At that moment, Rachel finally stopped laughing.

When Lynn entered his interrogation room for the second time, it was completely dark outside, and the rain had stopped. Only the shadows reflected from the city night were visible on the window. Rachel wasn't sitting as straight as the first time, and she looked tired; the glass of water on the table was empty.

Lynn sat down and placed a voice recorder on the table.

"Did Evelyn admit it?" Rachel asked.

"Not yet," Lynn said. "But whether she admits it tonight or not won't affect you."

Rachel stared at the recording pen for a long time before saying, "She kept saying she was doing 'necessary screening.' She really believed it. She felt that the world's tolerance for abnormal people was fake, and that the public system would collapse sooner or later, so she had to pick out the parts that were worth investing in, worth maintaining, and worth optimizing in advance. The rest, those that were unstable, uncontrollable, and had poor recovery, shouldn't be wasted resources."

“So you help her,” Lynn said.

“I wasn’t helping her at first.” Rachel leaned back in her chair, her eyes calm. “I was just doing ethical compliance packaging for a few projects. Later I saw the list and found that the whole system was lying. Charity lied, shelters lied, rehabilitation lied, even protection itself lied. Everyone said they were doing it for their own good, but when it came to the actual costs, everyone wanted to send the most difficult cases further away and hide them deeper. At least she was honest.”

“Honestly categorize and price people,” Lynn said.

Rachel chuckled softly, a tired laugh: "Yeah. It sounds awful, but she never pretends to be gentle."

Lynn looked at him: "Neither do you."

Rachel was silent for two seconds, then asked, "Who told you to dig up the gray box?"

“It wasn’t someone else who told you,” Lynn said. “It’s because you’re all too afraid of it.”

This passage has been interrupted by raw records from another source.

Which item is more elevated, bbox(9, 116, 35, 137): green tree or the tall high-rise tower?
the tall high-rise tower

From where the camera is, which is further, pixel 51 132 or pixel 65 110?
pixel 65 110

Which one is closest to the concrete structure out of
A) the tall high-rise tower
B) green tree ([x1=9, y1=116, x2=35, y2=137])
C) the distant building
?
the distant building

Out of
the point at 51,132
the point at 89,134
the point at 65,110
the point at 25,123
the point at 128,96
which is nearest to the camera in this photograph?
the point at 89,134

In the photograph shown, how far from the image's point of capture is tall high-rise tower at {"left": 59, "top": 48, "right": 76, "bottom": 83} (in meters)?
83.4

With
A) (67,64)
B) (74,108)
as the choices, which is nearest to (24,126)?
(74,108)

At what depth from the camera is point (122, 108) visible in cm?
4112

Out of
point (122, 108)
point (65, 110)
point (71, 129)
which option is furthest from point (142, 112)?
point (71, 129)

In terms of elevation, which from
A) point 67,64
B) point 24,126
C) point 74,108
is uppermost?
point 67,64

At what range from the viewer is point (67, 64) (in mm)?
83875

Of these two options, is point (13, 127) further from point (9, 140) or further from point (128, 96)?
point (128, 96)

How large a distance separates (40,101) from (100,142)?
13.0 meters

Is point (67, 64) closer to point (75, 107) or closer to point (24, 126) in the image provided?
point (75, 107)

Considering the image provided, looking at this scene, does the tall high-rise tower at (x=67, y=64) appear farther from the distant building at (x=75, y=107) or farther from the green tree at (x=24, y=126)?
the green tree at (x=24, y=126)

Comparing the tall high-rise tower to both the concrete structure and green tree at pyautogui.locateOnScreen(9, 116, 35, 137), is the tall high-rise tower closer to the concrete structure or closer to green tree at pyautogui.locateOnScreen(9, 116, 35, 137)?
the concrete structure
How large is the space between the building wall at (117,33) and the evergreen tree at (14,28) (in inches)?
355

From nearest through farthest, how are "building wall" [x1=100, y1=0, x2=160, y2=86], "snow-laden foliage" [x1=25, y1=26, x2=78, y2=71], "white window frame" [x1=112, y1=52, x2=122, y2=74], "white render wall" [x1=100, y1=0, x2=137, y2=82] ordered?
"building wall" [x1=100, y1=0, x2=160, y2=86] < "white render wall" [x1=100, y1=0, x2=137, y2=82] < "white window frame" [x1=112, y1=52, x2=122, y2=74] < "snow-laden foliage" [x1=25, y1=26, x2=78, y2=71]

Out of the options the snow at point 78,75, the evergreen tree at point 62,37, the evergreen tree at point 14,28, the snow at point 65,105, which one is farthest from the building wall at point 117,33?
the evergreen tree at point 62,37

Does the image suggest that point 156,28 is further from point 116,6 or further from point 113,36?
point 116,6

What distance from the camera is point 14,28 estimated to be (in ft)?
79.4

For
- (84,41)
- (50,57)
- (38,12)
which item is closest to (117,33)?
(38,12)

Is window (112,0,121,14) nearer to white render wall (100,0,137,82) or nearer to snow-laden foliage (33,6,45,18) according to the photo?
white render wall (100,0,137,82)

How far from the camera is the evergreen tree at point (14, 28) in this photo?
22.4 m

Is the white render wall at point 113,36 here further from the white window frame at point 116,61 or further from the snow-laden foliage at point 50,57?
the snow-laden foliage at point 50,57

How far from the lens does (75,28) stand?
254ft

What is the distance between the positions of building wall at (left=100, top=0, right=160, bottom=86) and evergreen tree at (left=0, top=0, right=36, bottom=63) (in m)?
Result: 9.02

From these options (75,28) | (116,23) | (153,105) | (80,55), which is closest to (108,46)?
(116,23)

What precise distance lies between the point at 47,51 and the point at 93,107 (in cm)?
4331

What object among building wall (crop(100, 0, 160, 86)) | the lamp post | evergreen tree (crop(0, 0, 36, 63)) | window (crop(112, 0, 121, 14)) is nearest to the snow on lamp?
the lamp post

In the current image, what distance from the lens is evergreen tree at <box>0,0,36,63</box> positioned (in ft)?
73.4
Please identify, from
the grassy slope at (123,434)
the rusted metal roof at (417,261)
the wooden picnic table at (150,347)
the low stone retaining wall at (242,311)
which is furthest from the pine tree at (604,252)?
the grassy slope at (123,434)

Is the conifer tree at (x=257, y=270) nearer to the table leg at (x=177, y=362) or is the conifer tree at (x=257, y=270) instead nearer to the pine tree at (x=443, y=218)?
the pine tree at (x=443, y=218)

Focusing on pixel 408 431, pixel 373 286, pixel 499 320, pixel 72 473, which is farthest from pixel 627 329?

Rachel actually laughed this time, a short laugh that was almost like a cough.

“In the end, Raphael was better at leaving a way out than any of us,” he said.

"Who is Raphael?" Lynn asked.

Rachel looked at him for a long time before finally giving him a direct answer for the first time.

“A registrar who should have died in the first round of screening,” he said. “He had access to the index, could see the status codes, and was more patient than we thought. Two years ago, he quietly removed a section of the main index and several permission comparisons, intending to replace the external protection. But he was caught before he could hand them over completely. The part in the gray box was left for anyone who still had the patience to dismantle the building.”

The room fell silent.

"He's dead?" Lynn asked.

“Dead,” Rachel said. “On that chain you’ve now shut down, the way you died isn’t anything special.”

Lynn didn't say anything more.

Some names, in the end, need no further description; silence itself is the answer.